Declarative, in-browser UI automation using serialisable JSON steps.
DOMStepRunner lets you walk through a UI to reliably achieve a goal — by describing the journey as simple, declarative steps.
It runs entirely in the browser. Perfect for Chrome extensions, dynamic control flows, scraping flows, and LLM-driven UI control.
DOMStepRunner executes a sequence of JSON-defined DOM steps:
- Wait for element
- Click element
- Optionally skip based on state
- Fail cleanly if something never appears
You define what should happen. The runner handles the timing, polling, resilience, and state transitions.
Think of it as:
A lightweight, declarative UI walkthrough engine that runs directly in the browser.
No headless browser. No Puppeteer. No background server. Works directly in:
- Chrome extensions
- Content scripts
- Injected scripts
- In-page automation
Steps are pure serialisable objects.
This means:
- You can fetch updated steps from a server if the DOM changes
- You can let an LLM generate or repair steps dynamically
- You can store flows in a database
- You can diff and version them
Useful for brittle UIs like Gmail that change frequently.
It:
- Waits for elements instead of sleeping blindly
- Skips intelligently if the UI is already in the desired state
- Handles transient UI states
- Fails with precise diagnostics
Example: YouTube transcript extraction.
To scrape a transcript you must:
- Click “More”
- Click “Show transcript”
- Wait for transcript panel
- Then extract text
DOMStepRunner handles the UI manipulation phase cleanly before your scraping logic runs.

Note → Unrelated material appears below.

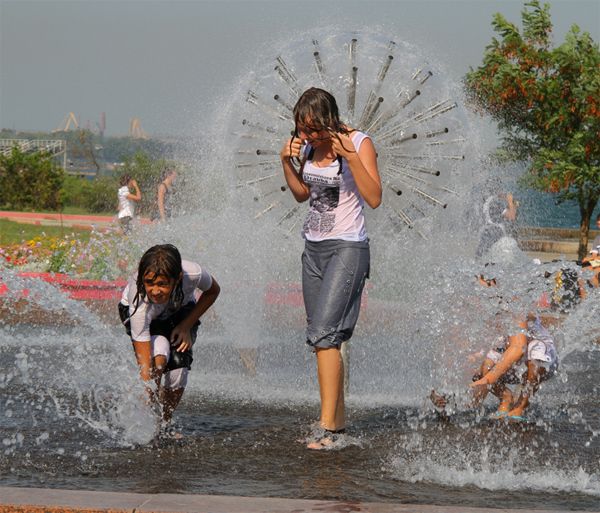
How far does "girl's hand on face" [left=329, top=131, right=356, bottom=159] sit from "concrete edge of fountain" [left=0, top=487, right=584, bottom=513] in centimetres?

Example: Gmail automation.
You might want to:
- Click compose
- Wait for modal
- Click formatting options
- Wait for dropdown
- Insert content
Instead of imperative brittle code, define the flow declaratively.
Especially useful in Chrome Extensions where you can't update the code quickly if the DOM changes, but you can download fresh JSON to get the latest steps.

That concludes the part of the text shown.